Source records

◆ ◆ ◆ ◆

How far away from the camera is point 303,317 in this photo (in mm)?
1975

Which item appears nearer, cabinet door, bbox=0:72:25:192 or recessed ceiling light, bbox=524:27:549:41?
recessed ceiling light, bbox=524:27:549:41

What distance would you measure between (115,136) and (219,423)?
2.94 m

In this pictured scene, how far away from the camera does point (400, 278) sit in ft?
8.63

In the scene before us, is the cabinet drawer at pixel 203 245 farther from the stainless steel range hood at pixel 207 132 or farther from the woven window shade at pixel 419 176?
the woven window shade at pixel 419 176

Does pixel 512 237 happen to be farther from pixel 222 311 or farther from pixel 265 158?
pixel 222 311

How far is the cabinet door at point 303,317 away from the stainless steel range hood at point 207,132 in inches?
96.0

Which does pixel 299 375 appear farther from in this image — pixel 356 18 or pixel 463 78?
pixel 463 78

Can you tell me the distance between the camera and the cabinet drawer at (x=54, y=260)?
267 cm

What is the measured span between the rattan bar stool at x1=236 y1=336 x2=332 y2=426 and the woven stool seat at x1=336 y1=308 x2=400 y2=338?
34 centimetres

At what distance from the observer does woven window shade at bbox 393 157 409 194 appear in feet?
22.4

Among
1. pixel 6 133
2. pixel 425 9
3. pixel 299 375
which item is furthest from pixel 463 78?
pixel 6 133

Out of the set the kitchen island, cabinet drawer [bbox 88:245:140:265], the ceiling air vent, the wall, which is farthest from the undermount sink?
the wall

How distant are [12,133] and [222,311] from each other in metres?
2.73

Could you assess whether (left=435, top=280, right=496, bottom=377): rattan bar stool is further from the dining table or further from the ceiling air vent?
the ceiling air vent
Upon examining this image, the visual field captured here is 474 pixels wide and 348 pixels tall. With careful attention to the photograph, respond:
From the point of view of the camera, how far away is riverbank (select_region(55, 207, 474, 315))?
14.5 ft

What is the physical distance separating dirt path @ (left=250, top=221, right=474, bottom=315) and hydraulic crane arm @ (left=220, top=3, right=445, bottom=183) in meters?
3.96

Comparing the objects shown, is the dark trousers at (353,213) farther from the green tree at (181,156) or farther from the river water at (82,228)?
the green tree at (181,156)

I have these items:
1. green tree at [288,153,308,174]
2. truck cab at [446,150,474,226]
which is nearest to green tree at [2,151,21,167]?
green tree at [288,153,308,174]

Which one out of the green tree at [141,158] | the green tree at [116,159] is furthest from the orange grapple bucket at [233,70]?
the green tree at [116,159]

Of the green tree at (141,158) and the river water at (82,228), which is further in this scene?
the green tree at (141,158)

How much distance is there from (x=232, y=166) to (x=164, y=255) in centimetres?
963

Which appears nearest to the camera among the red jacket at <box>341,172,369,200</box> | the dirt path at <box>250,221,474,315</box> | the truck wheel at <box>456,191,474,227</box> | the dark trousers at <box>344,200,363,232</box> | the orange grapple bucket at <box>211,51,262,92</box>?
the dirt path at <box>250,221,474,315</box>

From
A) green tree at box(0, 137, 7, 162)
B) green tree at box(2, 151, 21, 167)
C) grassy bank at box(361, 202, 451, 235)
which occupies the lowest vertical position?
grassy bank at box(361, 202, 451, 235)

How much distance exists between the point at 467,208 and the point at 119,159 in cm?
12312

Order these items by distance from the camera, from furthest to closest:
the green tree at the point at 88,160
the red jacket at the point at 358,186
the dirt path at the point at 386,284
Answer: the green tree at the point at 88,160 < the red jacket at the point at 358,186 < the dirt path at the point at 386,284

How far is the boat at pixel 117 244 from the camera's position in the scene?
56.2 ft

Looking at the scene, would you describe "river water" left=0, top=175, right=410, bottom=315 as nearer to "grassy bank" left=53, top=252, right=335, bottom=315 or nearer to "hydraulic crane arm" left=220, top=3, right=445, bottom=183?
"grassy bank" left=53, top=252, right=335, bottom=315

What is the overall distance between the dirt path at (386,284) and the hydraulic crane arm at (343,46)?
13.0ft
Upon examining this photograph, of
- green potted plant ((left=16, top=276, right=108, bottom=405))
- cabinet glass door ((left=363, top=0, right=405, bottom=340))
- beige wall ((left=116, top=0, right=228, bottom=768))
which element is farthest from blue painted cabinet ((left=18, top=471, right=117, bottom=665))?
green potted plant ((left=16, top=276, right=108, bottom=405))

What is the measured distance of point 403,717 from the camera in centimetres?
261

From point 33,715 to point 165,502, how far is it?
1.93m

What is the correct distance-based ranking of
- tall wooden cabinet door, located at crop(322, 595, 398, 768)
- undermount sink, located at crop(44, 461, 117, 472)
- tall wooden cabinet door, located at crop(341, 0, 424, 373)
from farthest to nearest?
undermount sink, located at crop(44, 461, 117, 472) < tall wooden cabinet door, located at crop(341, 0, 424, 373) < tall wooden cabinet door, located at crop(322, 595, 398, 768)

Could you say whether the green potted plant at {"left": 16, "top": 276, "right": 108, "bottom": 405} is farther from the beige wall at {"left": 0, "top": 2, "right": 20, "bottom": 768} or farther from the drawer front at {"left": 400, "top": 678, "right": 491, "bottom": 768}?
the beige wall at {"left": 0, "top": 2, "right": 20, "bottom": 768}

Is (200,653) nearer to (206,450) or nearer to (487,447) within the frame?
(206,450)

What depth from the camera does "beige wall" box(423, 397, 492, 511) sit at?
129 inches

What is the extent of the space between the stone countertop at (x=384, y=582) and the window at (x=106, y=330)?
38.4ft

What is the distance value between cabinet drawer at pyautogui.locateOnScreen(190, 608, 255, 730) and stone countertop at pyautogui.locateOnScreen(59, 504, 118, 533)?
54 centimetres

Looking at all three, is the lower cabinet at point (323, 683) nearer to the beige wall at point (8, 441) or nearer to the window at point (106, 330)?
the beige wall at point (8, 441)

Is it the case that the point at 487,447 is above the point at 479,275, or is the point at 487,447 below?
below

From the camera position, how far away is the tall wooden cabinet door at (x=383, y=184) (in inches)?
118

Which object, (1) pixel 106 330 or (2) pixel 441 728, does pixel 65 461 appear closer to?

◆ ◆ ◆ ◆

## Exercise instructions
Can you reproduce, word for word, the lines of the records above that begin with the line containing "Upon examining this photograph, of" and continue through the line containing "undermount sink, located at crop(44, 461, 117, 472) <"?

## Task output
Upon examining this photograph, of
- green potted plant ((left=16, top=276, right=108, bottom=405))
- cabinet glass door ((left=363, top=0, right=405, bottom=340))
- beige wall ((left=116, top=0, right=228, bottom=768))
which element is farthest from blue painted cabinet ((left=18, top=471, right=117, bottom=665))?
green potted plant ((left=16, top=276, right=108, bottom=405))

What is the measured distance of point 403,717 from the camera in centimetres?
261

From point 33,715 to point 165,502, how far is it?
1.93m

What is the correct distance-based ranking of
- tall wooden cabinet door, located at crop(322, 595, 398, 768)
- undermount sink, located at crop(44, 461, 117, 472)
- tall wooden cabinet door, located at crop(341, 0, 424, 373)
from farthest to nearest?
undermount sink, located at crop(44, 461, 117, 472) < tall wooden cabinet door, located at crop(341, 0, 424, 373) < tall wooden cabinet door, located at crop(322, 595, 398, 768)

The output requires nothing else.